DATA EXTRACT:
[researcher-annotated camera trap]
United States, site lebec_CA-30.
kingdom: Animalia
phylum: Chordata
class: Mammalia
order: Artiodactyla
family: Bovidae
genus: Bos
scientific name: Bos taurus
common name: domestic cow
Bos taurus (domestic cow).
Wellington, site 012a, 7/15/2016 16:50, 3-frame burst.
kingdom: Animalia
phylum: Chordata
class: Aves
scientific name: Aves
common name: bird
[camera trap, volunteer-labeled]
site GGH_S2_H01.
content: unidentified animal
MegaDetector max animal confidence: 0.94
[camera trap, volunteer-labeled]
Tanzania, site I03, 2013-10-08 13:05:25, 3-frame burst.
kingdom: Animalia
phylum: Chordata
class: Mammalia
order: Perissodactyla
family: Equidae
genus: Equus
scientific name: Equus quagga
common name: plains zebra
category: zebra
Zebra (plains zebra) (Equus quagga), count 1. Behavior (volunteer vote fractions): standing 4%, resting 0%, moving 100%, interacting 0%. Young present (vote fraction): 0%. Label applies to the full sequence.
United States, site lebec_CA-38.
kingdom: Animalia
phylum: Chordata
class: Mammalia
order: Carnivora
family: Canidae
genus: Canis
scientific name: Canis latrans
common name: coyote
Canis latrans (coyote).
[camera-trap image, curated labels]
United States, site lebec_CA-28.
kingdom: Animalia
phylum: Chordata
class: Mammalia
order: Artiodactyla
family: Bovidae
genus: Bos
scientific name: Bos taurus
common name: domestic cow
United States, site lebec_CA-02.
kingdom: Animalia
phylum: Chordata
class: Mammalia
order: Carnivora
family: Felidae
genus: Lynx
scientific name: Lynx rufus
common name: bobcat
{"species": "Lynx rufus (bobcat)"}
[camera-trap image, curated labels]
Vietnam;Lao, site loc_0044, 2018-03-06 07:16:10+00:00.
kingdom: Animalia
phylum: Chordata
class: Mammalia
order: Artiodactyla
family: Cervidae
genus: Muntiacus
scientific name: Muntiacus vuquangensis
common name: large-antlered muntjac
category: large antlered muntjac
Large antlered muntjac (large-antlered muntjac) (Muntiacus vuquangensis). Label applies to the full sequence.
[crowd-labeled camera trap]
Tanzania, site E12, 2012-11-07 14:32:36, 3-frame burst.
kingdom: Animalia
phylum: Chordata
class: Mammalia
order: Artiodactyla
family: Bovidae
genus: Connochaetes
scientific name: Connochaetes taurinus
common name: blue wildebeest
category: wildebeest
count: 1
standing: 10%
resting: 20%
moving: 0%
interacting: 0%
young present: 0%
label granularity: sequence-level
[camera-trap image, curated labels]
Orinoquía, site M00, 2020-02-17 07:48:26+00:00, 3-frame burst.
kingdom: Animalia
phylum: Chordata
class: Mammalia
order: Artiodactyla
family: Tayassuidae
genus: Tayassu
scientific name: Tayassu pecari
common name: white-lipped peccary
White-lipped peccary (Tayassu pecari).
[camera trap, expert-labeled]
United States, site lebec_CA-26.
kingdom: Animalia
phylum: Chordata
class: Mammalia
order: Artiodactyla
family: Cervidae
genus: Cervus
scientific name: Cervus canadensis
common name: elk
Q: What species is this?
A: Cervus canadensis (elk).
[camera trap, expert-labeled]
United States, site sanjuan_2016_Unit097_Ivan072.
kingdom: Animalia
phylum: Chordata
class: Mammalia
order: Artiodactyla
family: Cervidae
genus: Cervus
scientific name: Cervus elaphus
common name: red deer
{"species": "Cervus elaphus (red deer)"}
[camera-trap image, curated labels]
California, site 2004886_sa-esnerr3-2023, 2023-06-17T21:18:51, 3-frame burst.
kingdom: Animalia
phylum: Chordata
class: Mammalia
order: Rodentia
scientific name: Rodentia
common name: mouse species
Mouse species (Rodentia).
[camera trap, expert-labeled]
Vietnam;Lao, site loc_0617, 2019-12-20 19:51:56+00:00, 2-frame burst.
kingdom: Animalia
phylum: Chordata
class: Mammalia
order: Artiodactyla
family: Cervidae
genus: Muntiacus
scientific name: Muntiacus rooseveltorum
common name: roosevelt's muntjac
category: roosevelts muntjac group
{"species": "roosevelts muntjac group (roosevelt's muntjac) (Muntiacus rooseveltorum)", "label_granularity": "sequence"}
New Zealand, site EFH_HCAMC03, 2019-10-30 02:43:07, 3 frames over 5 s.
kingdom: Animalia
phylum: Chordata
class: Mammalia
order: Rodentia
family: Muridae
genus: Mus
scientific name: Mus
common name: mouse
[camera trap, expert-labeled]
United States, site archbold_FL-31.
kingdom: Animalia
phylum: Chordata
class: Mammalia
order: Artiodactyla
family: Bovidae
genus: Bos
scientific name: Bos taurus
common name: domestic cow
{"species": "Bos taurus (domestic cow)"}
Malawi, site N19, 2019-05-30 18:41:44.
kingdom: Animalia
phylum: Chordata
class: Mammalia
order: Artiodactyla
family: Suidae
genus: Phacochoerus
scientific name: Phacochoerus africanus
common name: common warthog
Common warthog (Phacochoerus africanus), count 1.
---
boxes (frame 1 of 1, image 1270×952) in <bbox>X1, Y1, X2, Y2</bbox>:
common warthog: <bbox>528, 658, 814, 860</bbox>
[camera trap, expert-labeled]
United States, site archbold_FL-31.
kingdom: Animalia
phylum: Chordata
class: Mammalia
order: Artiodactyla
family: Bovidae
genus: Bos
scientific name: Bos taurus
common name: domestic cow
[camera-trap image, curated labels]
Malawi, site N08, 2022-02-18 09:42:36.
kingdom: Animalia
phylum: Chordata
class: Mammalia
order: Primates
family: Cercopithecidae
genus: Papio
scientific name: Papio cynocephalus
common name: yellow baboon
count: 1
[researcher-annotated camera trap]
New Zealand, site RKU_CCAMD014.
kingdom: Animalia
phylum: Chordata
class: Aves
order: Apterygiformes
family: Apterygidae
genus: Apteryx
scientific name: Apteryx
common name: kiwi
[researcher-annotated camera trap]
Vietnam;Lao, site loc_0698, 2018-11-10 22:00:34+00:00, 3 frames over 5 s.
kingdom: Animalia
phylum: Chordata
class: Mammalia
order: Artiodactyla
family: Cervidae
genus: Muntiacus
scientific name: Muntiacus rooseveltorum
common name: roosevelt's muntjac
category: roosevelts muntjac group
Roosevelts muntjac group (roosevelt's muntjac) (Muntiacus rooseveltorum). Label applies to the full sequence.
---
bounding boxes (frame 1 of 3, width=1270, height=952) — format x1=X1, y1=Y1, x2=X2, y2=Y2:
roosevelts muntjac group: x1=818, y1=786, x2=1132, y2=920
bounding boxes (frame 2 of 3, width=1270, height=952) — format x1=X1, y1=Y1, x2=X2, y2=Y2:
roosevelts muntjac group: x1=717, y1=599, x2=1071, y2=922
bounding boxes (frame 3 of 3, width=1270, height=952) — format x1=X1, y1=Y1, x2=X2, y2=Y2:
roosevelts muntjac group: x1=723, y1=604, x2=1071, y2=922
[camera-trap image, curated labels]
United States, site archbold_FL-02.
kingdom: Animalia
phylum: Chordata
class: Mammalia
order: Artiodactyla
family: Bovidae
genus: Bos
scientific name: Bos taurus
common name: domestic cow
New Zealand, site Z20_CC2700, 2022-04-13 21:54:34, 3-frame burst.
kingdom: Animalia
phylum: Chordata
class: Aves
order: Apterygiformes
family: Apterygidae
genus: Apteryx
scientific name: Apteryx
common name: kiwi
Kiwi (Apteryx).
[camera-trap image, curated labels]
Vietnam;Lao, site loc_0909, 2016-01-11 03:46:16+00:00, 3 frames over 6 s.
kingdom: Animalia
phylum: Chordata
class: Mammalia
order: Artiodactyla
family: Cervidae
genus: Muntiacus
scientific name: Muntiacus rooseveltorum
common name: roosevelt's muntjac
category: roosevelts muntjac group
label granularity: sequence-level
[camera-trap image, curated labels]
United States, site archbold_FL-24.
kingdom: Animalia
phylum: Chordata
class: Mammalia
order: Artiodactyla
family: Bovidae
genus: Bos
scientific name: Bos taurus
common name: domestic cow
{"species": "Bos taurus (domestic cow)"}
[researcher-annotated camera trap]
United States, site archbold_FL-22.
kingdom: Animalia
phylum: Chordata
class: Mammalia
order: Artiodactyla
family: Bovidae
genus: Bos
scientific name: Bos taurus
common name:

TASK INSTRUCTIONS:
The number of lines in the entries holding the word "frames" is what is needed. Supply that number only.

REPLY:
3